SIRACUSA. Al di là dell’indice di gradimento – pari pressoché a zero – delle istituzioni locali, il centro d’accoglienza dei migranti ad Augusta potrebbe presentare delle «anomalie» nell’appalto. Con responsabilità, per ora soltanto «eventuali», ad alto livello. La Procura di Siracusa ha aperto un’inchiesta sul caso dell’hot spot all’interno dello scalo. «Un fascicolo conoscitivo senza indagati, né, al momento, ipotesi di reato», conferma il procuratore Francesco Paolo Giordano.
Sul tavolo del pm, innanzitutto, alcuni esposti. Del deputato regionale di Ncd, Enzo Vinciullo, e del sindaco di Augusta, Cettina Di Pietro. Ma non soltanto quelli. Le denunce partono da una tesi principale: l’appalto espletato, ma non ancora aggiudicato definitivamente, da Invitalia sarebbe illegittimo. Si tratta del “Bando di gara per l’affidamento in 2 lotti per le strutture di attendamento per l’accoglienza dei migranti presso i porti di Taranto e Augusta” che l’agenzia nazionale ha emanato per conto del Dipartimento per le libertà civili e l’immigrazione del ministero dell’Interno. L’appalto complessivo è di 1.955.480 euro; il secondo lotto, riguardante la struttura siciliana, ha una base d’asta di 983.850 euro, di cui 5mila per oneri di sicurezza.
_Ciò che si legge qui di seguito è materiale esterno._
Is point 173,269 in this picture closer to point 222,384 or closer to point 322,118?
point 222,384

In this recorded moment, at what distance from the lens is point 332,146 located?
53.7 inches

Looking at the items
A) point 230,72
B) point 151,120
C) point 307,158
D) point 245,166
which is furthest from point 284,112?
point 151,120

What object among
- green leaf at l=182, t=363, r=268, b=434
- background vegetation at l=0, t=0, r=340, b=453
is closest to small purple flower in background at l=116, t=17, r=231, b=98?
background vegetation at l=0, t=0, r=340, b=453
Ma cosa c’è che non va in questa storia dell’appalto? Il primo profilo di potenziale illegittimità riguarderebbe il contrasto con la delibera Anac n. 66/2012, nella quale l’Authority di Raffaele Cantone dice chiaramente che la disponibilità dell’area in cui si realizza un intervento è un requisito fondamentale, che in questo caso manca. Agli atti dell’Autorità portuale (che ha pure espresso parere negativo alla richiesta del ministero delle Infrastrutture) non c’è alcuna richiesta di concessone, né tantomeno un decreto di requisizione per ragioni di pubblica utilità. Gli altri elementi nel fascicolo della Procura riguarderebbero ulteriori ipotesi di violazioni: qualsiasi centro di accoglienza (non solo l’hot spot strutturato, ma anche la tendopoli), al di là dell’emergenza, sarebbe “fuorilegge” rispetto alla legislazione in materia portuale: nessuna delle funzioni previste dalla legge 84/1994 è lontanamente riconducibile a quella dell’accoglienza.
Inoltre andrebbe considerata anche una mancata richiesta di autorizzazione alla Regione (che avrebbe potestà legislativa esclusiva in materia), ma soprattutto una questione più complessiva di sicurezza. Ovvero: il “trapianto” di un centro di accoglienza nello scalo, per la presenza di migliaia di migranti oltre che di decine di volontari, confliggerebbe con le (rigidissime) norme in materia di sicurezza e salute degli operatori portuali. Il procuratore di Siracusa parte dal contenuto degli esposti. «Ma ovviamente andiamo oltre. Stiamo lavorando», precisa. Acquisizione di atti, ipotesi di sentire persone informate dei fatti, scambio di informazioni con l’Anticorruzione. «Vogliamo vederci chiaro, andiamo fino in fondo».
È consapevole, Giordano, della delicatezza del caso, visto che le «parti in causa sono soggetti istituzionali». Ma sia chiaro: «Io non dimentico che nel dibattito sul caso c’è un convitato di pietra, ovvero la tutela dei diritti dei migranti».